GitHub - pg-space/panspace: Embedding-based indexing for compact storage and rapid querying of bacterial pan-genomes

Fast and Scalable Indexing for Massive Bacterial Databases

Overview

PanSpace is a library for creating and querying vector-based indexes of bacterial genome assemblies.
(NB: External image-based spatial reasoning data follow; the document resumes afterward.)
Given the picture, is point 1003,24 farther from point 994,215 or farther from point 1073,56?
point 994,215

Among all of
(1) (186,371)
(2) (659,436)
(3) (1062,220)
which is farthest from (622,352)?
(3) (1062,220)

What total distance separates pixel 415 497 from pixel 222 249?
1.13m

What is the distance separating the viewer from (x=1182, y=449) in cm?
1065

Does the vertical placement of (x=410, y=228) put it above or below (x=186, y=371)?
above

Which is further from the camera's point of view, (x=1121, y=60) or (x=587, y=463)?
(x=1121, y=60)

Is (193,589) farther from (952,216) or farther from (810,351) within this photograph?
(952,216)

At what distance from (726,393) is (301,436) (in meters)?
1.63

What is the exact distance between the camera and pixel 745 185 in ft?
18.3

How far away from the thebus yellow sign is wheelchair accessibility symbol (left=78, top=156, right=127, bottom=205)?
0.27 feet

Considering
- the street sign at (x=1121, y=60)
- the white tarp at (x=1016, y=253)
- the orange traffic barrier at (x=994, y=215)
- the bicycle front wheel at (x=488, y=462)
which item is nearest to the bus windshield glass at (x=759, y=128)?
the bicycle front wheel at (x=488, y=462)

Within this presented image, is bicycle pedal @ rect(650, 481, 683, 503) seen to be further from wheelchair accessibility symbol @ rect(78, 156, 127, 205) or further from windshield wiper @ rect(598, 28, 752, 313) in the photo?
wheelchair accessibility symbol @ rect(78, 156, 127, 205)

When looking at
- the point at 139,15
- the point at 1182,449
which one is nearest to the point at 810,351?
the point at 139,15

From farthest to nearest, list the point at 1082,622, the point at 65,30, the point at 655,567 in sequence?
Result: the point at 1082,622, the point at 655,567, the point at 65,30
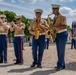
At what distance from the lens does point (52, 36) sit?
9.21m

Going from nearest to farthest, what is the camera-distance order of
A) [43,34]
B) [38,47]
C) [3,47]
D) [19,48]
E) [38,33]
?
1. [38,33]
2. [43,34]
3. [38,47]
4. [19,48]
5. [3,47]

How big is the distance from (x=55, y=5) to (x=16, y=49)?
109 inches

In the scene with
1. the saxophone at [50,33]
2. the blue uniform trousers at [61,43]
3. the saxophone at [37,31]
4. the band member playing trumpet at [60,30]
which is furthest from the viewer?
the saxophone at [37,31]

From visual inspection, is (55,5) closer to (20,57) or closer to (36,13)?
(36,13)

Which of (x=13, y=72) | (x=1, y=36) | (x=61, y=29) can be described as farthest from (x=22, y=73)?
(x=1, y=36)

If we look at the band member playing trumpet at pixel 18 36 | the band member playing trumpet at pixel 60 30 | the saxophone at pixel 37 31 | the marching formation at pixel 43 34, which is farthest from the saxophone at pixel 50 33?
the band member playing trumpet at pixel 18 36

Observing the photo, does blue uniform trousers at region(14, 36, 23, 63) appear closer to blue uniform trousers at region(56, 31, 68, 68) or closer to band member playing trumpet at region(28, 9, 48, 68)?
band member playing trumpet at region(28, 9, 48, 68)

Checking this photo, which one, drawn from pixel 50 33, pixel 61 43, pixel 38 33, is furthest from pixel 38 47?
pixel 61 43

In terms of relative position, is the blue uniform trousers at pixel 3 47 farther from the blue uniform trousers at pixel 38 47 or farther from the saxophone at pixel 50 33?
the saxophone at pixel 50 33

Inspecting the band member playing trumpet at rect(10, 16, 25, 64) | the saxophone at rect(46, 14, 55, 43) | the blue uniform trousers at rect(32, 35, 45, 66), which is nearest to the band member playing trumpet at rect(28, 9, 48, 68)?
the blue uniform trousers at rect(32, 35, 45, 66)

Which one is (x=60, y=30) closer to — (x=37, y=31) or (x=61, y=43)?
(x=61, y=43)

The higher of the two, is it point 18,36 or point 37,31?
point 37,31

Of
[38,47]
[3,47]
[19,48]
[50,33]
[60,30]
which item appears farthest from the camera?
[3,47]

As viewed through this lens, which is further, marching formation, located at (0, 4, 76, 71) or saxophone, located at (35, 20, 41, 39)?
saxophone, located at (35, 20, 41, 39)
It enables fast similarity search across massive bacterial databases by learning compact embedding representations of genomes.

How It Works

FCGR Generation: Genomes are represented as Frequency matrices of Chaos Game Representations (FCGR)
Embedding: FCGRs are mapped to n-dimensional vectors using a CNN encoder (CNNFCGR)
Indexing & Search: Embeddings are indexed with FAISS for efficient similarity queries

Key Features

🚀 Fast Queries: Millisecond-scale searches across millions of genomes
📊 FCGR-Based: Uses Chaos Game Representation for genome encoding
🧠 Deep Learning: CNN-based encoders for learning compact representations
🔍 FAISS Integration: Efficient similarity search at scale
📦 Pre-trained Models: Ready-to-use encoders and indexes available
⚙️ Flexible Training: Supports metric learning (with labels) or autoencoders (unsupervised)
🔄 Snakemake Pipelines: Automated workflows for batch processing

Installation

Requirements

Python 3.9 or 3.10 (TensorFlow compatibility)
Conda or Mamba (recommended)

Quick Install: from pypi

CPU Version

pip install panspace[cpu]

GPU Version

pip install panspace[gpu]

Install from github repository

CPU

pip install "panspace[cpu] @ git+https://github.com/pg-space/panspace.git"

GPU

pip install "panspace[gpu] @ git+https://github.com/pg-space/panspace.git"

Install from source

Clone the repository

git clone https://github.com/pg-space/panspace.git
cd panspace

CPU Version

conda env create -f envs/cpu.yml
conda activate panspace-cpu

GPU Version

conda env create -f envs/gpu.yml
conda activate panspace-gpu

Quick Start

Try the Interactive App

panspace app

Query with Pre-trained Models

Download pre-trained encoder and index from Zenodo

Extract the files:

.
├── checkpoints/
│   └── weights-CNNFCGR_Levels.keras
└── index/
    ├── panspace.index
    ├── labels.json
    └── *.json

Run queries:

panspace query-smk \
    --dir-sequences "path/to/assemblies/" \
    --path-encoder "checkpoints/weights-CNNFCGR_Levels.keras" \
    --path-index "index/panspace.index"

Available Pre-trained Models

Download from Zenodo

K-mer	Embedding Size	Model File	Status
8	256	`triplet_semihard_loss-ranger-0.5-hq-256-CNNFCGR_Levels-level1-clip80.zip`	⭐ Recommended
6	128	Available in Zenodo	✓
7	256	Available in Zenodo	✓
8	512	Available in Zenodo	✓

Each .zip contains:

Encoder: checkpoints/<model-name>.keras
Index: index/panspace.index
Metadata: Label mappings and configurations

Running the App with Docker

Prerequisites

Docker and Docker Compose installed

Run the App

sudo docker-compose up --build

The app will be available at http://localhost:8501

To run in the background (detached mode):

sudo docker-compose up --build -d

Stop the App

sudo docker-compose down

Using Your Own Data

Place your files in the local folders:

./indexes/ — your FAISS indexes and metadata
./sequences/ — your FASTA files for querying

Complete Workflow

Option 1: Using Pre-trained Models (Recommended)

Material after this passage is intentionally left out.